FAÏENCE « Tendance » ep

(13/12/2024 – Human Sounds / IDOL)

L’un vient d’Épinal, l’autre de Rouen, mais c’est en Belgique qu’ils se sont rencontrés il y a déjà quelques années : Julien Bouchard était venu assurer la première partie du groupe où Médéric ‘Med’ Gontier est guitariste (Tahiti 80). Ils partagent un goût commun pour le son des 90s, de Teenage Fanclub à Dinosaur Jr, mais l’envie déjà accomplie d’écrire en français. Même s’il répète « J’ai tendance à me perdre », on se retrouvera vite dans leur premier single, avant d’aller explorer un EP qui assume son côté pop, du spleen souriant de Suis moi à la promesse de la démo Askip, en passant par le shoegaze frenchie de De fou et la mélodie sucrée offerte par les Dents longues. Avec une telle carte de visite, ils peuvent les avoir.

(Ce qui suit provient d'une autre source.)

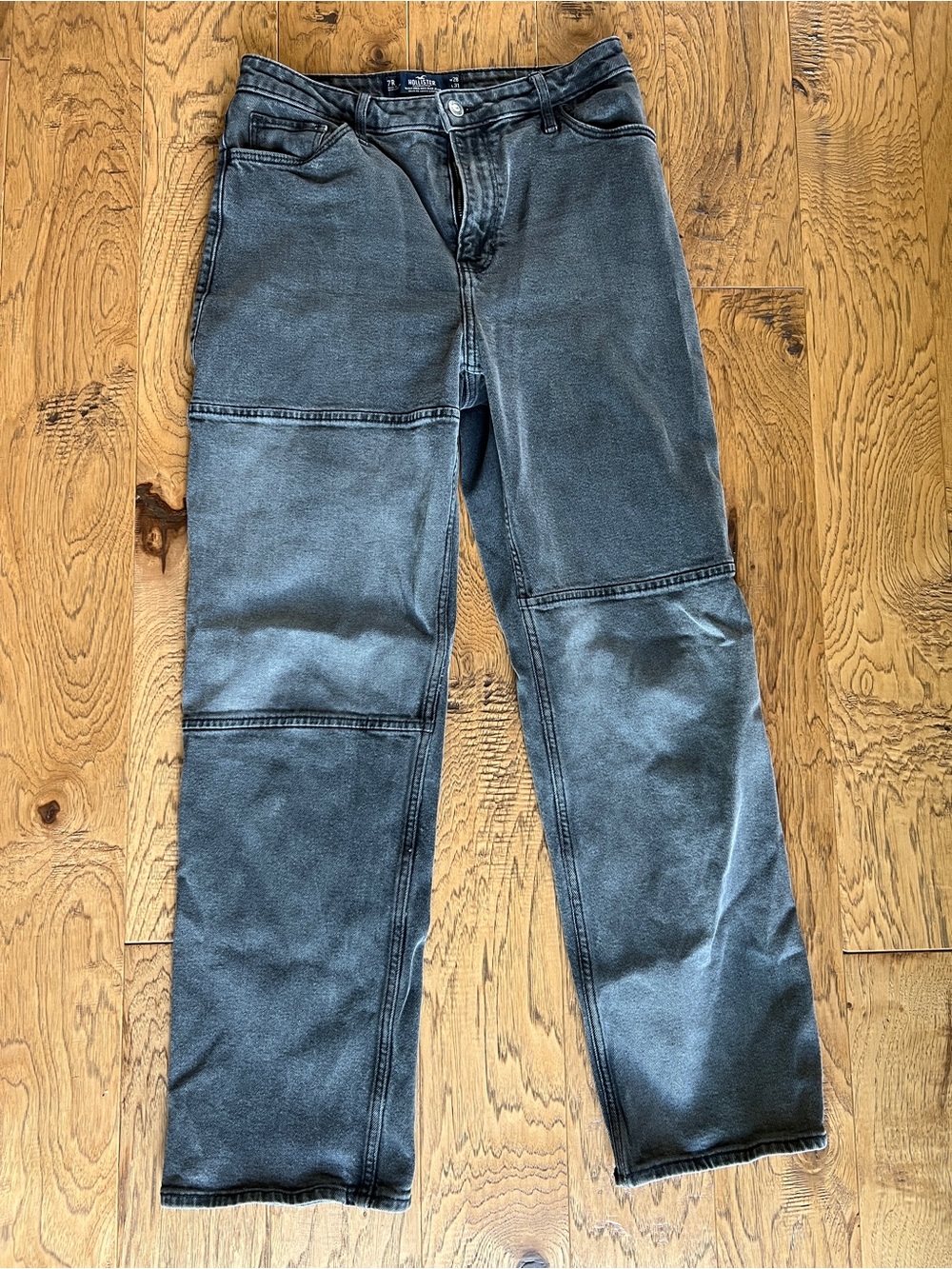 Hollister Ultra High-Rise Patchwork Dad Jeans Womens 7 Grey Wash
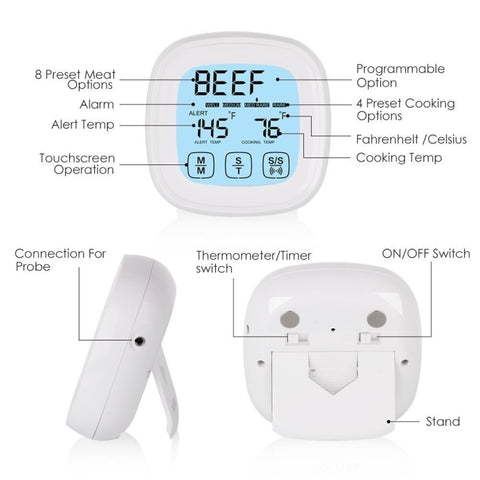 Termometro per griglia con timer da forno touchscreen digitale per cottura di carne da 2 pezzi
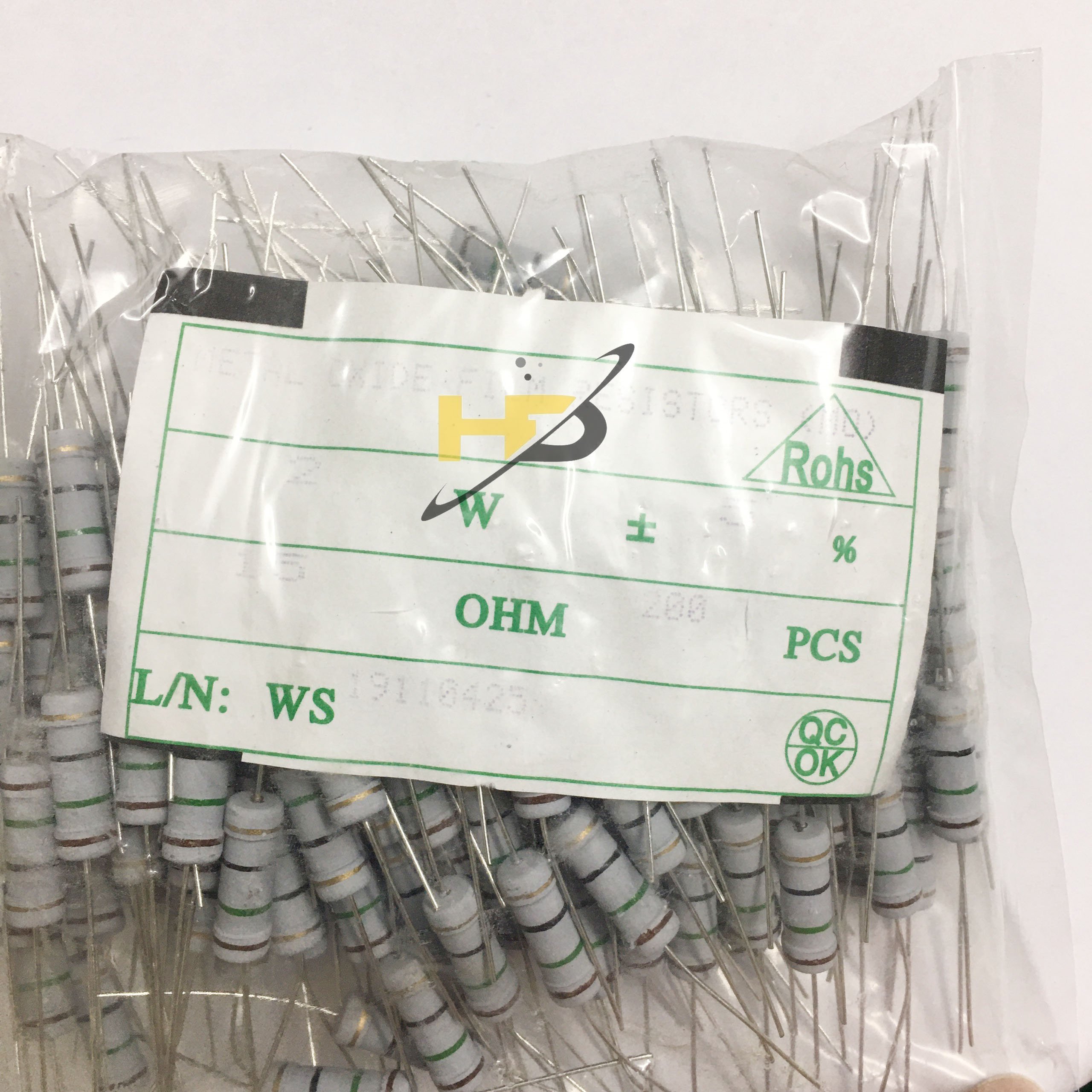 Gói 20 Con Điện Trở Công Suất 15R 2W 5% Mới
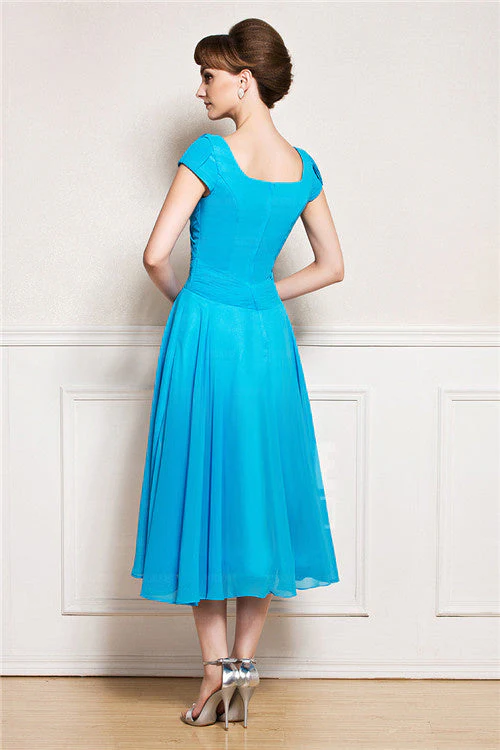A-line tea length jewel applique mother's dress - Image 2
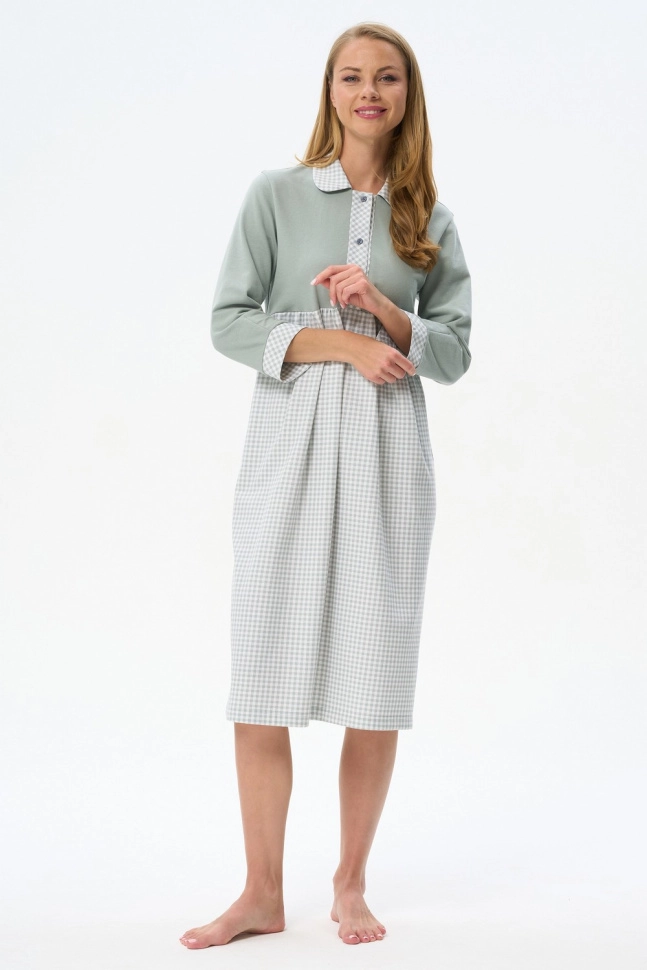 Сорочка ноч жен,s2080,s2080-c74.4f19(полынь,зел-св,,клетка), (44-164)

MAUVAIS SANG « La flore » EP

(22/11/2024 – Dagaanda / The Orchard)

Annonçant un diptyque dont le 2e album La faune constituera l’autre versant, cet EP propose un ensemble singulier où les tensions entre individualité et conformisme, entre liberté et danger, entre raccourcis simplistes des apparences et complexité de la réalité sont mis en lumière. Après les singles Seine et Modèle, on découvre la respiration et le moment suspendu constitué par Sybille et sa harpe, avant de retomber l’oppression hypnotique de Nuit venin évoquant le danger sournois des « piqûres » venant gâcher la fête. Réflexion sur des thèmes universels et vaste amplitude musicale allant de la pop aérienne et l’électro-noise la plus abrasive : Mauvais Sang s’affirme en prenant bien des risques. Dont celui d’être captivants.